[Recorded data]
----
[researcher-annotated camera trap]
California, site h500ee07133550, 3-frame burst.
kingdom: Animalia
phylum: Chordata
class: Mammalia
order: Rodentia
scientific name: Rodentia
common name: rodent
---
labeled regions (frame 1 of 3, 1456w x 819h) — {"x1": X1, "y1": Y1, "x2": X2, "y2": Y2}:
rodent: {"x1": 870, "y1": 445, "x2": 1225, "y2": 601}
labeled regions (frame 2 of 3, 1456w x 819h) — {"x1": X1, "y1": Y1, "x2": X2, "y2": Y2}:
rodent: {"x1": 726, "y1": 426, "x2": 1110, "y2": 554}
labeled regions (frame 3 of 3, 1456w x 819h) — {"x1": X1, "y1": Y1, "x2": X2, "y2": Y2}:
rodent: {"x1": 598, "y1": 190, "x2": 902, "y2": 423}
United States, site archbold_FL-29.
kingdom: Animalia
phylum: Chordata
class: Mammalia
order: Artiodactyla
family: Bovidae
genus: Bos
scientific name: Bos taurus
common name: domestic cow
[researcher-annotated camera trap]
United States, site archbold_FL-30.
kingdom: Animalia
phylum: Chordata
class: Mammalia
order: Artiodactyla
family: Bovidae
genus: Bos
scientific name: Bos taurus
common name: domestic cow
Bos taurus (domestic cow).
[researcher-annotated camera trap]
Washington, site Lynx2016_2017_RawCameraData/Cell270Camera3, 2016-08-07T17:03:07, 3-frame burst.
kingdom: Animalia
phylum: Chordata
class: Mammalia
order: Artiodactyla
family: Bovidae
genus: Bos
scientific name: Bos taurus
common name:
----
→ **TO DO**
Repeat each record in full; every line must match exactly.

→ **EXERCISE ANSWER**
[researcher-annotated camera trap]
California, site h500ee07133550, 3-frame burst.
kingdom: Animalia
phylum: Chordata
class: Mammalia
order: Rodentia
scientific name: Rodentia
common name: rodent
---
labeled regions (frame 1 of 3, 1456w x 819h) — {"x1": X1, "y1": Y1, "x2": X2, "y2": Y2}:
rodent: {"x1": 870, "y1": 445, "x2": 1225, "y2": 601}
labeled regions (frame 2 of 3, 1456w x 819h) — {"x1": X1, "y1": Y1, "x2": X2, "y2": Y2}:
rodent: {"x1": 726, "y1": 426, "x2": 1110, "y2": 554}
labeled regions (frame 3 of 3, 1456w x 819h) — {"x1": X1, "y1": Y1, "x2": X2, "y2": Y2}:
rodent: {"x1": 598, "y1": 190, "x2": 902, "y2": 423}
United States, site archbold_FL-29.
kingdom: Animalia
phylum: Chordata
class: Mammalia
order: Artiodactyla
family: Bovidae
genus: Bos
scientific name: Bos taurus
common name: domestic cow
[researcher-annotated camera trap]
United States, site archbold_FL-30.
kingdom: Animalia
phylum: Chordata
class: Mammalia
order: Artiodactyla
family: Bovidae
genus: Bos
scientific name: Bos taurus
common name: domestic cow
Bos taurus (domestic cow).
[researcher-annotated camera trap]
Washington, site Lynx2016_2017_RawCameraData/Cell270Camera3, 2016-08-07T17:03:07, 3-frame burst.
kingdom: Animalia
phylum: Chordata
class: Mammalia
order: Artiodactyla
family: Bovidae
genus: Bos
scientific name: Bos taurus
common name:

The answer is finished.